5. Der Oberbürgermeister wird beauftragt, sich beim Freistaat Sachsen und beim Bund für eine finanzielle Beteiligung an den Kosten für den Abriss und den Ersatzneubau einzusetzen.
6. Der Oberbürgermeister wird beauftragt, ein Gremium zur Begleitung der Planung bis zum Baubeschluss einzurichten, in dem Vertreter aller Fraktionen sowie Vertreter der Wirtschafts-, Verkehrs- und Umweltverbände und der Kammern gemäß Anlage 5 vertreten sind. Dieses Gremium soll alle wesentlichen Entscheidungen für den Stadtrat vorbereiten und beratend tätig sein.
Zuletzt bescheinigte Baubürgermeister Stephan Kühn dem CDU-Vorschlag einer zweigeschossigen Brücke prinzipielle Umsetzbarkeit. Im Vergleich dazu ist eine gestalterische Anpassung an die typischen Dresdner Bogenbrücken leicht umsetzbar.
Mit einer Konzeptdarstellung zeigt die Initiative Carolabrücke, wie sich auch ohne zusätzliche Strompfeiler eine historisch inspirierte Optik erzielen lässt. Dieser Vorschlag erfüllt alle Vorgaben, zum Beispiel auch jene des Denkmalschutzes.
Baubürgermeister Kühn steht es nicht zu, den Dresdnern vorzuschreiben, was unter einer "zeitgemäßen Gestaltung" zu verstehen sei.
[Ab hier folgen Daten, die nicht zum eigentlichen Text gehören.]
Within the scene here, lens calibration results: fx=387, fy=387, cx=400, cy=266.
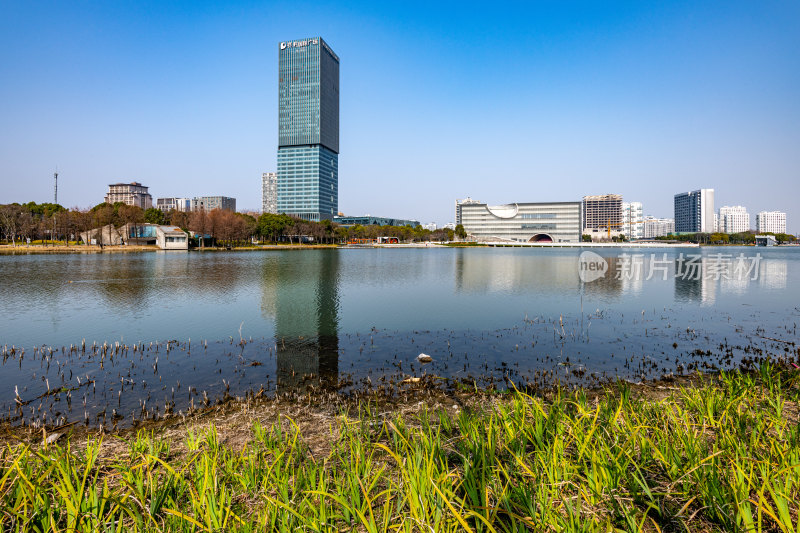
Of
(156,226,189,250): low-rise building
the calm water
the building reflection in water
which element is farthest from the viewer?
(156,226,189,250): low-rise building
Wenn sich Kühns Haltung in der Vergangenheit durchgesetzt hätte, wäre Dresdens Innenstadt heute international uninteressant. Menschen aus aller Welt werden von Dresdens historischem Zentrum angezogen, das im alten Stil wiederaufgebaut wurde. Zurecht sind die meisten Dresdner stolz auf diese Leistung und engagieren sich für Architektur wie in kaum einer anderen Stadt.
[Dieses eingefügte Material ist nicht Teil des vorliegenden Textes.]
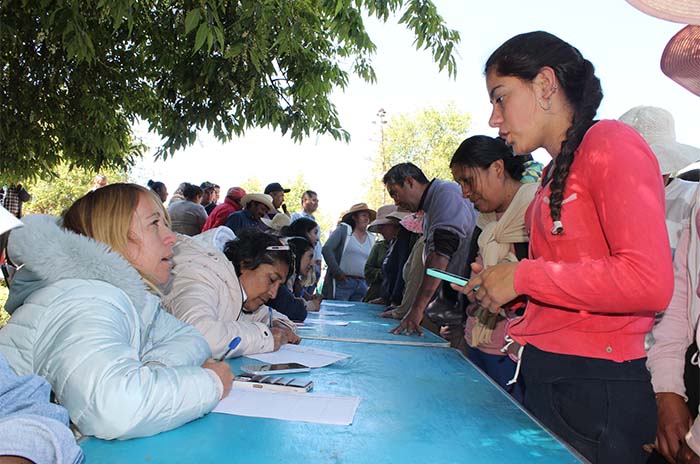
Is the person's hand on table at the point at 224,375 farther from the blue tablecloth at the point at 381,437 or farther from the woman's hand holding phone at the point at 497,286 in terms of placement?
the woman's hand holding phone at the point at 497,286

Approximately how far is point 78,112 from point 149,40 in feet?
2.89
Der Bürgerrat für die Stadt Dresden hat im Mai gefordert, dass die Dresdner über "das Aussehen der Brücke mitbestimmen können". Dieser repräsentativ aus 50 Dresdner Menschen zusammengesetzte Rat hat ein Jahr lang Empfehlungen an die Politik ausgearbeitet. Unter dem Motto "Friedensstadt Dresden" heißt es, die "demokratische Aushandlung und Identifikation mit dem städtischen Bau" sei wichtig für ein friedliches Zusammenleben.
Dem schließt sich die Initiative Carolabrücke an und fordert die Stadt Dresden auf:
· die Planungsbüros zu verpflichten, je zwei Gestaltungsvarianten zu entwerfen: darunter eine, die sich an die Ästhetik der originalen Carolabrücke von 1895 anlehnt
· das Wettbewerbsverfahren mit weitreichenden Einflussrechten des Stadtrates und unter Bürgerbeteiligung abzuhalten
Das eindeutige Stimmungsbild zugunsten einer historischen Gestaltung, das in Petitionen und Umfragen zum Ausdruck kam, darf die Stadtverwaltung nicht - wie schon so oft - ignorieren.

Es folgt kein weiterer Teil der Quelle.